Ancak bir süre sonra içinde yaşattığı bu aşk Halil’e yetmemeye başlar. Bilinci artık yaşadığı bu aşkta sarılmak dokunmak istediği bir nesneyi “Meral”’i ister. Ve filmin dönüm noktası artık Halil’in Fotoğrafın yerine SEN dediği sahnedir Halil, Başarın adamları tarafından dövüldükten sonra Meral’e fotoğrafın yerine “Sana âşık olarak kalmak istiyorum” der ve uzaklaşır Sevdiği kızdan.

Daha sonra Halil’in arkadaşı Mustafa ve Halil’in göründüğü sahnede Mustafa gazetede Meral’in evlendiği haberini okur. Halil bunu öğrenince beyninden vurulmuşa döner. Filmin sonlarına doğru Metin Erksan’ın müthiş sahnesini görürüz. Halil bir nehirde sandaldadır. Yanında gelinlik giymiş bir manken ve Meral’in fotoğrafı bulunmaktadır. Bir süre sonra nehrin kıyısına 1959 model bir Chevrolet yaklaşır. İçinden inen Meral’dir nehre yaklaşır. Sandala yaklaşır, biner ve Halil’e bırak aşkı zihninde yaşamayı dercesine sandaldaki fotoğrafı ve mankeni nehre atar. Âşıklar artık dış dünyadan uzak bir şekilde beraberlerdir hiçbir şey onlara yaklaşamaz derken fark edilmeyen birisi Başar ortaya çıkar. Elinde dördüncü kişiyi taşımaktadır soğuk bir ölümü uzun namlulu dürbünlü silahla âşıkları öldürür. Ve maddenin bittiği bilinç âleminde en başından beri Halil’in Meral’i düşlediği âlemdedir âşıklarımız.

Teknik Anlamda

Filmin büyük bir kısmına geniş planlar hâkimdir. Geniş planlar rahatlığı ve özgürlüğü hissettirir izleyicide. Plan açıları daraldıkça daralmanın olduğu oranda izleyicinin vücut ritmi artacaktır ve filmden hızlı bir ritim bekleyecektir.

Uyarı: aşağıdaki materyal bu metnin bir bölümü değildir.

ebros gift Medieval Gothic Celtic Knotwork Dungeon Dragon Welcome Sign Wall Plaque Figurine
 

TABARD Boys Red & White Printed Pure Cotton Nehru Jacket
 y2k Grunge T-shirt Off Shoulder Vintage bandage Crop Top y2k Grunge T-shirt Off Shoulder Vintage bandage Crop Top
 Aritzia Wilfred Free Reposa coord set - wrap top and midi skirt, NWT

Metin Erksan filminde belki de bunun bilincinde olarak filminde geniş açılar kullanmış. Mekân olarakta aşkı anlatabilecek güzel mekânlar seçmiş bunlardan en belirgini sadece faytonların dolaşabildiği Heybeli Ada Filmin en son sahnesi filmin afişi olarak kullanılmış ve gerçekten afiş gibi bir kadraj yakalamış üstat. Nehirde Halil, gelinlik giydirilmiş bir manken ve Meral’in fotoğrafı geniş açıda gösterilir. Ve filmin içinden seçme görüntü alırsak da Meralin sandala binerken oluşan sudaki aksi gerçekten ancak bir üstadın elinden çıkabilir.

Profesyonellik iyidir. Profesyonel amatörlük ise harika!

 
Gönderildi : 06/10/2008 7:30 pm
(@payitaht)
Gönderi: 0
 

Gözden kaçmış, güzel bir başlık. Tartışılmalı bu film. Tekrar izleyip, düşünüp, döneceğim buraya.

 
Gönderildi : 16/01/2009 8:43 pm
(@admin)
Gönderi: 0
Admin
 

Aaaah ah... Bu filmin bendeki yerini bilseniz. 🙄

 
Gönderildi : 16/01/2009 8:47 pm
(@fthslck)
Gönderi: 57
 

Sevmek Zamanı nı düşününce, soru şu, red edilen aşk ve bireyin neden bunu red ettiği? Beyninin hangi kısmıyla hareket ettiği. Peki bu seçim Neye göre doğru. Aklıma eserse yazarım.